Given records
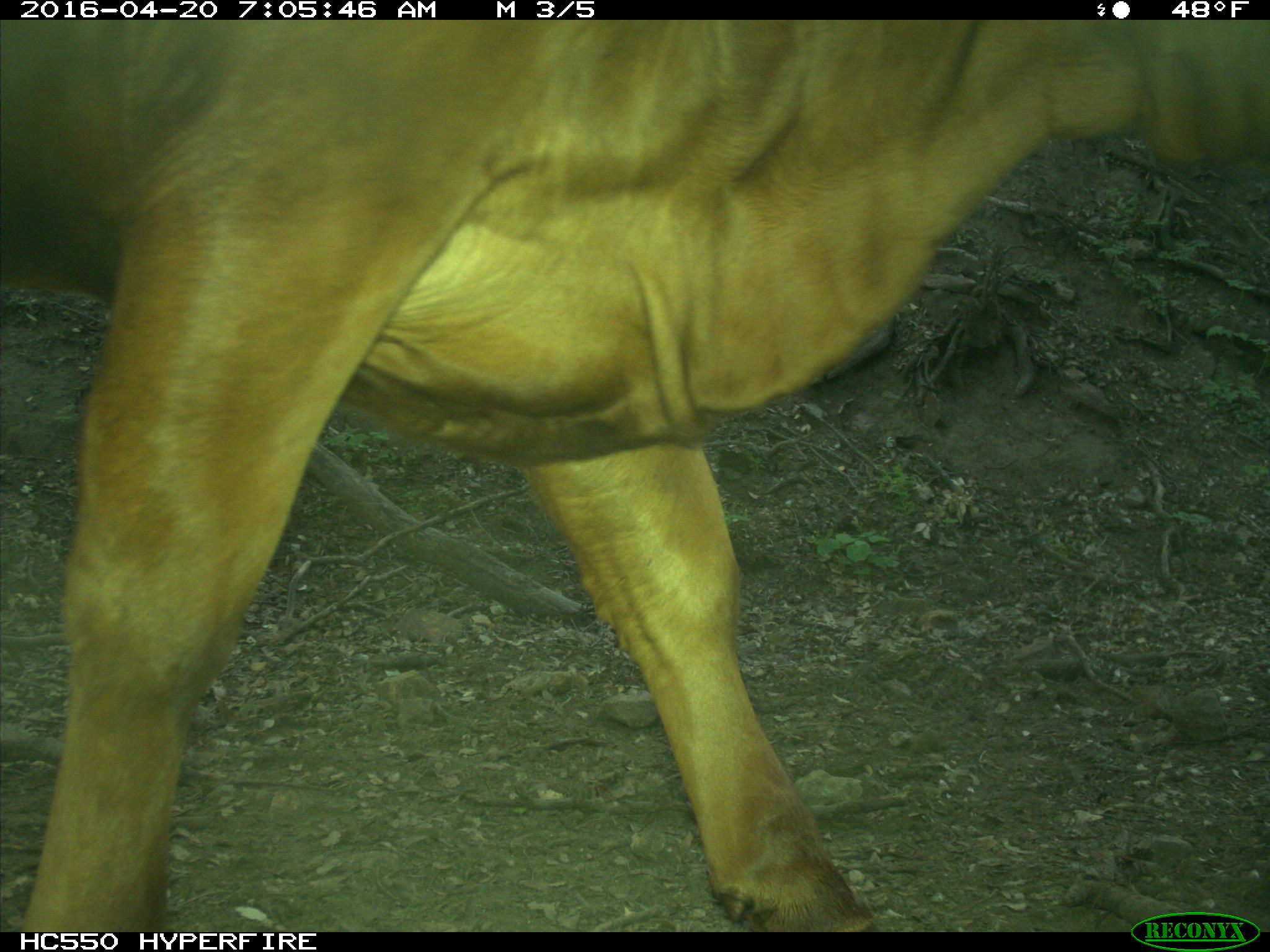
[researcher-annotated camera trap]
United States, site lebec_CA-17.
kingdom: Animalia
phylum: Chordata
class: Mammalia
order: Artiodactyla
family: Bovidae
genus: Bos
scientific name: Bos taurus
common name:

Task directions
Without the pictures, print the records in full, exactly as they appear.

Completed task
[researcher-annotated camera trap]
United States, site lebec_CA-17.
kingdom: Animalia
phylum: Chordata
class: Mammalia
order: Artiodactyla
family: Bovidae
genus: Bos
scientific name: Bos taurus
common name:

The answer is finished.